Did you make New Year's resolutions or plans to change some of your habits this year? If you're like most people, you've either let those slide already, or you're about to. Eighty-eight percent of New Year's resolutions are history before April 30, according to Kris Duggan, CEO of BetterWorks, which makes goal-setting software.

But it doesn't have to be that way. It really is possible to make plans for change and then get them to stick. If you're struggling with keeping to your habit-changing plans, or you've already lapsed but want to give it another try, take heart. And follow these simple steps for making your work, health, and personal plans of action stick.

1. Small changes are better than big ones.

Humans have a finite capacity for self-discipline. But we can change our habits by sticking to a new behavior pattern for two months and one week, or sometimes less. Take these two facts and put them together and a logical plan of action emerges: Make a small daily change and stick to it religiously for 66 days (the average required for permanent change). Then, once that first small change has become second nature, you can build on it with a new habit change for the next 66 days. (Here's more on why small changes are more permanent than big ones.)

2. Break long-term plans into 30-day ones.

There are two benefits to this, Duggan says. "This not only allows you to gain visibility into progress, but also lets you tweak the process of achievement along the way."
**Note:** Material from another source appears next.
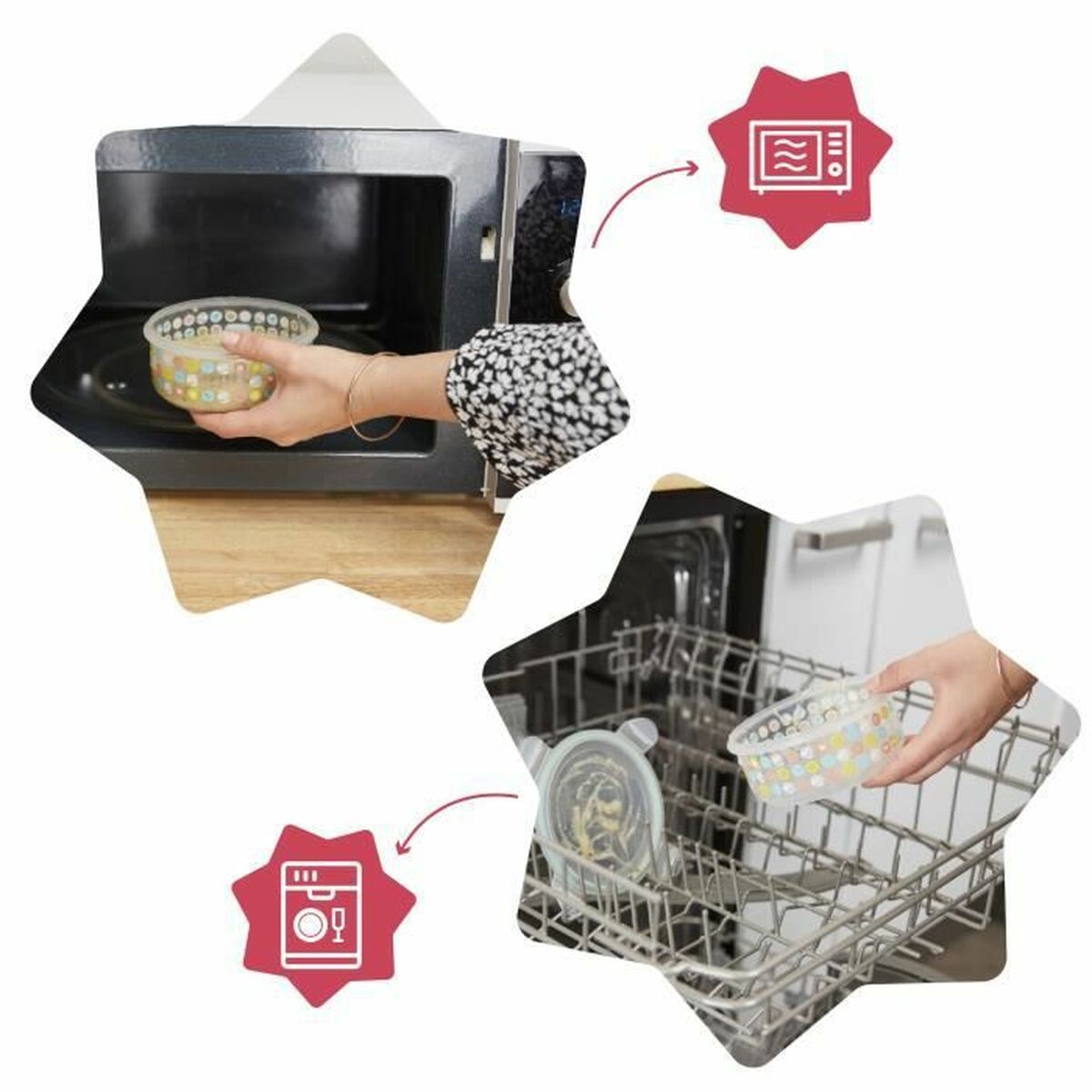 Lunchlådor, set Badabulle 3 x 500 ml - 2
It's smart approach. Let's say you want to write a book. You give yourself a deadline of six months to complete your first draft. If after the first month you've written only 10 pages, you may have a clear sense that you're in trouble, but not a specific idea of how far off course you are or what it would take to catch up.
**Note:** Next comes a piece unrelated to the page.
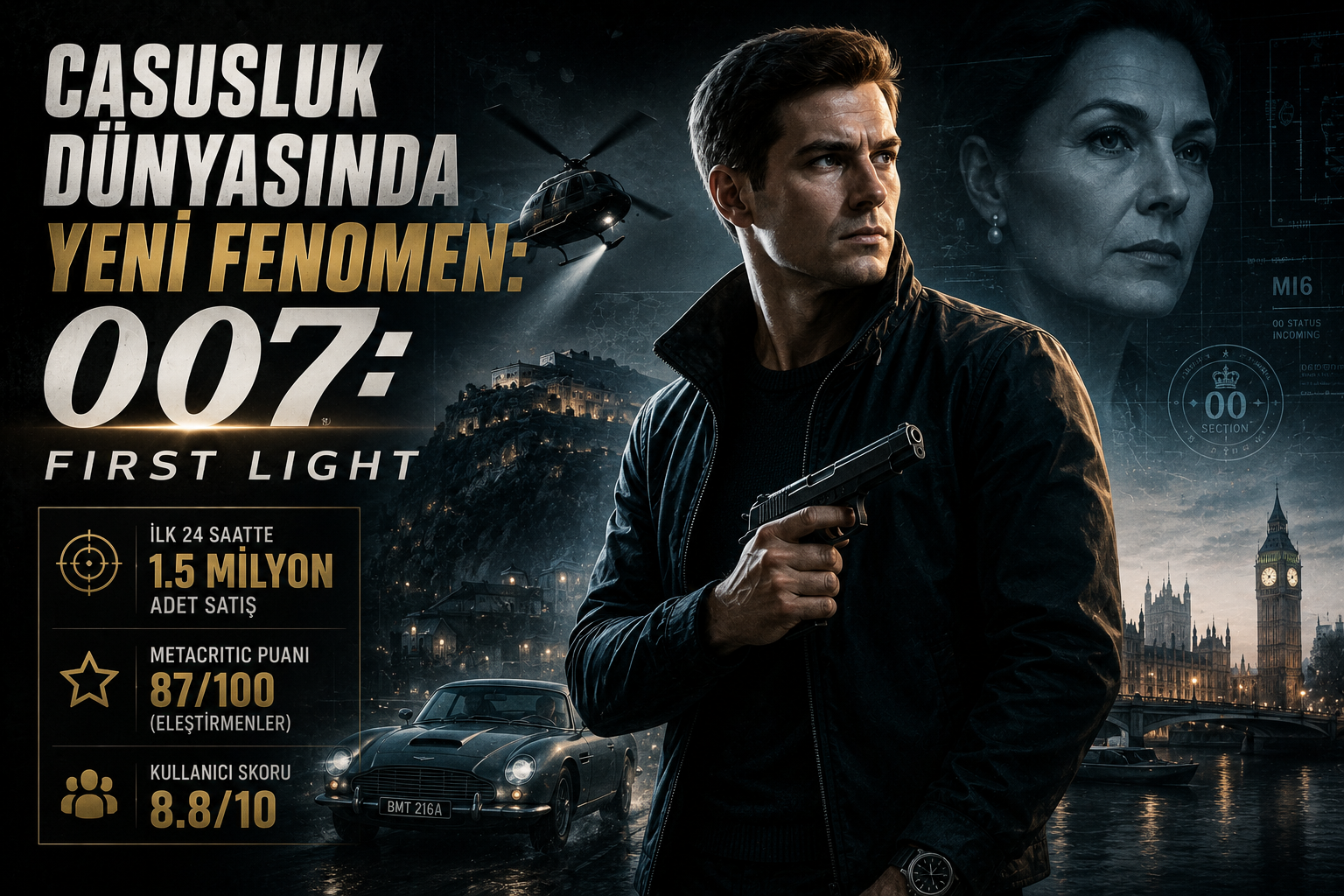 Casusluk Dünyasında Yeni Fenomen: 007: First Light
Another way to look at it is that a full-length book should be at least 250 pages or 75,000 words. If you want to do it in six months, you'll need to write an average 12,500 words a month, or 2,900 per week. That should tell you exactly what you need to do if you want to stick to your original timeline. Perhaps even more important, if you finish the week with 2,900 words under your belt, you'll know you're on course, and you can celebrate that small success.

3. Tell someone.

Yup, you're activating the shame factor. If you've decided to swear off ice cream, having your family and workmates know your plan will make it easier to stick to it--and more embarrassing if you grab that pint of Ben & Jerry's.

But there's another important reason for sharing your goals: They might fit in with someone else's. If, say, you plan to learn better social media skills, perhaps someone else's goal is to improve social media throughout your company or department. You might work together to pick courses, books, or speakers that can help both you and your co-workers learn what you need to know.

4. Embrace change.

"When you set ambitious goals, they don't always go as planned. Life happens. Be OK with backing down if it's damaging to other areas of your life," Duggan advises.
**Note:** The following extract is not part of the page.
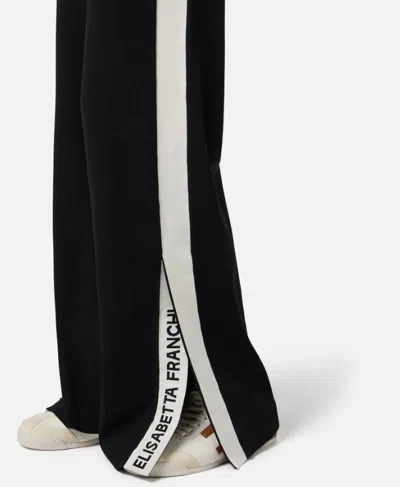 Elisabetta Franchi Suit With Shiny Bands In Black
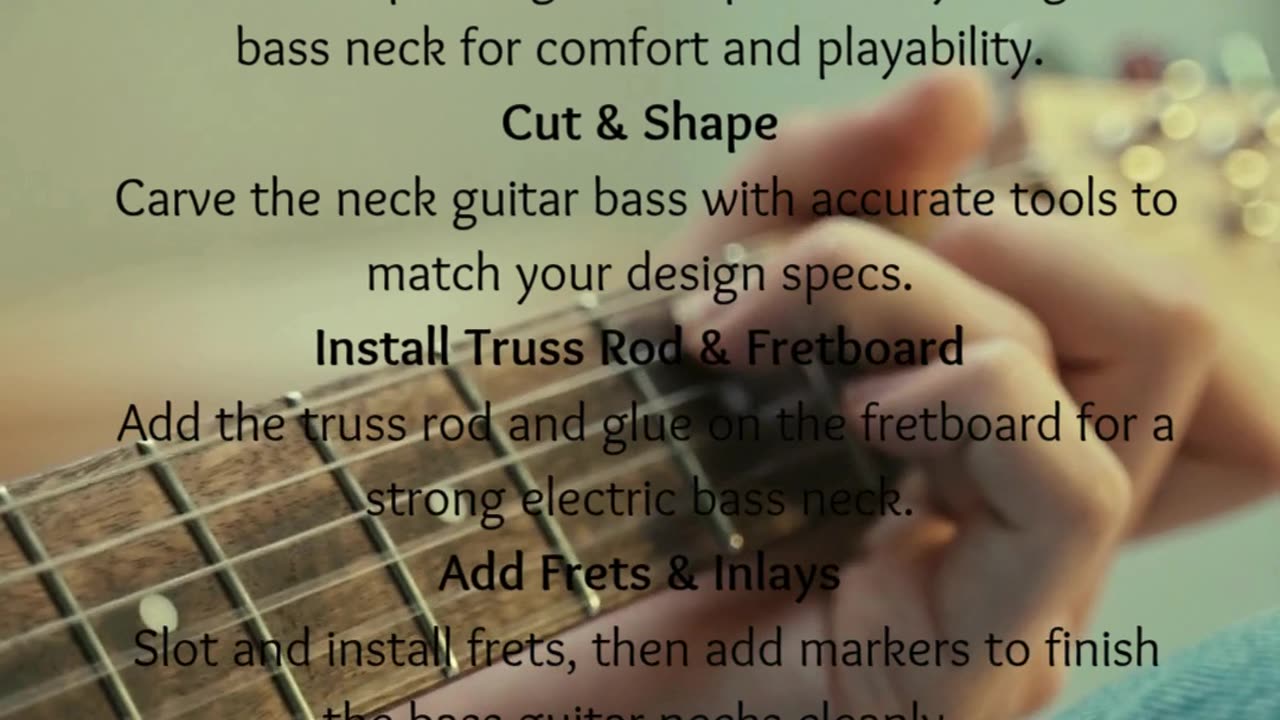 Bass Guitar Neck Build Guide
Some goals may prove to be too ambitious and should be replaced with more reasonable ones, like training for a 10K as opposed to a half-marathon. Other goals may become irrelevant as circumstances change around you. Either way, you should always be willing to revisit your goals and adjust or replace them as warranted. This is very different from simply giving up on them.

5. Use metrics.

It's hard to change what you can't measure--you never know whether you're making progress or not. So, Duggan says, "Find a way to incorporate measurable milestones. Even a goal like 'spending more time with your family' can become measurable by assigning yourself tasks such as 'playing board games with the kids twice per week.'" (Here's a look at how small businesses can use metrics most effectively.)

Once you figure out what the right metrics are to measure your achievement, you can set daily or weekly goals and check yourself against them, making adjustments as necessary.

This will not only help you see if you're making progress, it will also keep you motivated, even when you manage only small steps. And staying motivated is essential. That's what will give you the best chance of keeping your resolutions for the long term.